-------- STORED RECORDS --------

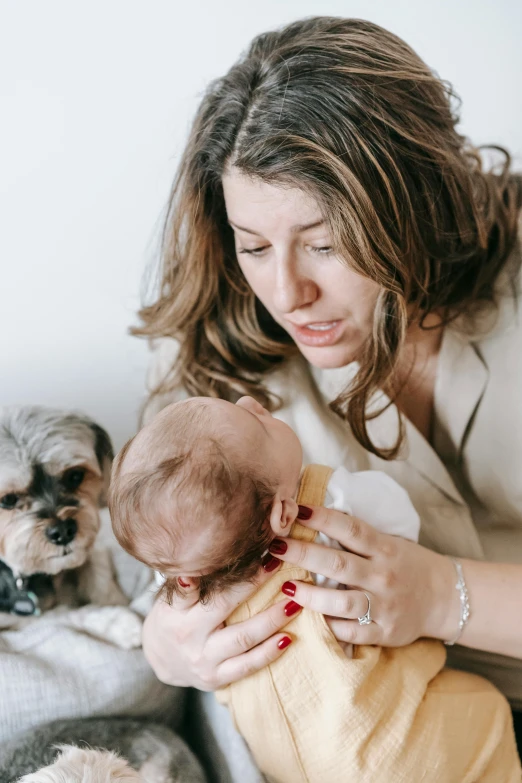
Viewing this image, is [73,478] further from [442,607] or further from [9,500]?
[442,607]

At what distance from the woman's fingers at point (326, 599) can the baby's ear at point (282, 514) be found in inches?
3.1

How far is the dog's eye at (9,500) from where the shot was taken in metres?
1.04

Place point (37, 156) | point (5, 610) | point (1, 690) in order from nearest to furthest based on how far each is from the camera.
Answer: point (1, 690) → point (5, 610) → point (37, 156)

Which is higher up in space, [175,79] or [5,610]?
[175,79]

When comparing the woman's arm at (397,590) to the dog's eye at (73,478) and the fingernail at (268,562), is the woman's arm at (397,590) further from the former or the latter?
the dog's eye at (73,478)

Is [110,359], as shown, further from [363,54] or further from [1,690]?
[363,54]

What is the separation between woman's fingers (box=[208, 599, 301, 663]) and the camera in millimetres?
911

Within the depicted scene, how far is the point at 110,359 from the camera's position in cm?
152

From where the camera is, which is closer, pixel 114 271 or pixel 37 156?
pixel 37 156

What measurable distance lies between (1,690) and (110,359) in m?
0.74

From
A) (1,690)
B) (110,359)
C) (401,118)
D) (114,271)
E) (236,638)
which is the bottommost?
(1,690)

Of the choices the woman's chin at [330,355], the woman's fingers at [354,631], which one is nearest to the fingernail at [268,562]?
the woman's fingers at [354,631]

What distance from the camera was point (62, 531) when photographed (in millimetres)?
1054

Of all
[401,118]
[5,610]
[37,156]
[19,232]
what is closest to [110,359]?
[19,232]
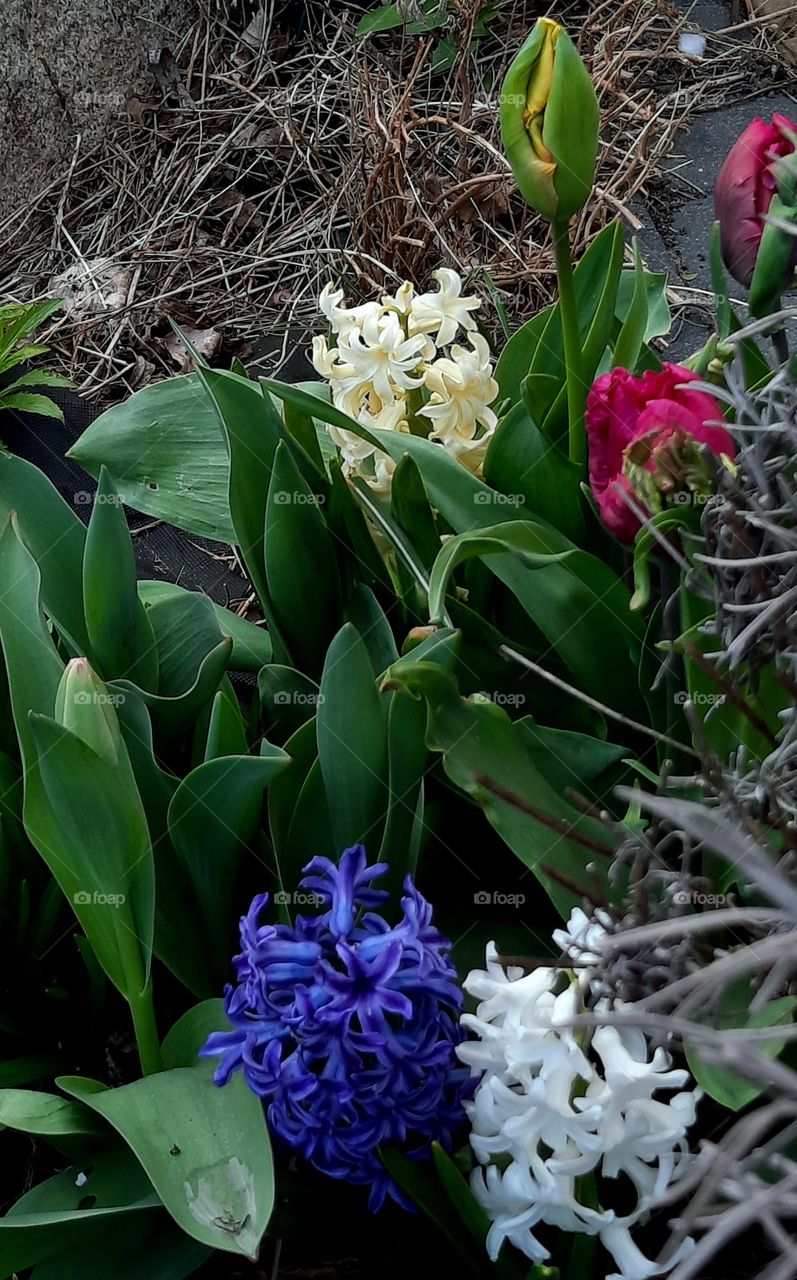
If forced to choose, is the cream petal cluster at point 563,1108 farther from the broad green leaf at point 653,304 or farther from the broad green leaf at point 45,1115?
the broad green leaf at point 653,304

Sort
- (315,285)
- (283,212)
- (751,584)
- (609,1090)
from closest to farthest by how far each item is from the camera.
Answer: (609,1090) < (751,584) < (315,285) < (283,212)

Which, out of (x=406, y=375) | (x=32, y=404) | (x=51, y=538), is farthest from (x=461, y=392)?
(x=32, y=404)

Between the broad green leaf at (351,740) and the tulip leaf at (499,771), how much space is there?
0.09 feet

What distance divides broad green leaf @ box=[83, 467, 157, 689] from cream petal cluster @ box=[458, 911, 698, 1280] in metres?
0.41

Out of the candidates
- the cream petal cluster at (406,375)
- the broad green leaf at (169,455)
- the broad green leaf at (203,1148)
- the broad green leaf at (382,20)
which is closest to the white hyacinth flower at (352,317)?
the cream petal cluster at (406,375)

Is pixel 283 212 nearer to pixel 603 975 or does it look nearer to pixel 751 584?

--------

TASK GOAL:
Convert every line of the items above into a numbered list, skipping blank lines. Leave the pictures out of your answer.

ANSWER FOR THE TASK:
1. Viewing this image, is [73,478] further from [442,607] or further from [9,500]?
2. [442,607]
3. At what distance from the woman's fingers at point (326, 599) can the baby's ear at point (282, 514) be found in inches?
4. 3.1
5. How far is the dog's eye at (9,500) from where the shot was taken in metres?
6. 1.04
7. Place point (37, 156) | point (5, 610) | point (1, 690) in order from nearest to furthest based on how far each is from the camera.
8. Answer: point (1, 690) → point (5, 610) → point (37, 156)
9. Which is higher up in space, [175,79] or [5,610]?
10. [175,79]
11. When comparing the woman's arm at (397,590) to the dog's eye at (73,478) and the fingernail at (268,562), is the woman's arm at (397,590) further from the former or the latter?
12. the dog's eye at (73,478)
13. Is [110,359], as shown, further from [363,54] or further from [1,690]?
14. [363,54]
15. What is the separation between woman's fingers (box=[208, 599, 301, 663]) and the camera in millimetres?
16. 911
17. Within the depicted scene, how far is the point at 110,359 from the camera's position in cm?
18. 152
19. From where the camera is, which is closer, pixel 114 271 or pixel 37 156?
20. pixel 37 156
21. What measurable distance lies between (1,690) and (110,359) in m?
22. 0.74
23. From
24. A) (1,690)
25. B) (110,359)
26. C) (401,118)
27. D) (114,271)
28. E) (236,638)
29. which is the bottommost?
30. (1,690)
31. Of the choices the woman's chin at [330,355], the woman's fingers at [354,631], which one is nearest to the fingernail at [268,562]?
32. the woman's fingers at [354,631]
33. What distance from the camera was point (62, 531) when photographed (in millimetres)?
34. 1054
35. Of all
36. [401,118]
37. [5,610]
38. [37,156]
39. [19,232]
40. what is closest to [110,359]?
41. [19,232]
42. If forced to choose, is the cream petal cluster at point 563,1108 farther from the broad green leaf at point 653,304 or farther from the broad green leaf at point 45,1115?
43. the broad green leaf at point 653,304
44. Sort
45. - (315,285)
46. - (283,212)
47. - (751,584)
48. - (609,1090)
49. from closest to farthest by how far each item is from the camera.
50. Answer: (609,1090) < (751,584) < (315,285) < (283,212)
51. Which, out of (x=406, y=375) | (x=32, y=404) | (x=51, y=538), is farthest from (x=461, y=392)?
52. (x=32, y=404)
53. Between the broad green leaf at (351,740) and the tulip leaf at (499,771), how much space is there?
54. 0.09 feet
55. What distance divides broad green leaf @ box=[83, 467, 157, 689] from cream petal cluster @ box=[458, 911, 698, 1280] in metres?
56. 0.41
57. Out of the candidates
58. - the cream petal cluster at (406,375)
59. - the broad green leaf at (169,455)
60. - the broad green leaf at (203,1148)
61. - the broad green leaf at (382,20)
62. which is closest to the white hyacinth flower at (352,317)?
63. the cream petal cluster at (406,375)
64. Is pixel 283 212 nearer to pixel 603 975 or does it look nearer to pixel 751 584?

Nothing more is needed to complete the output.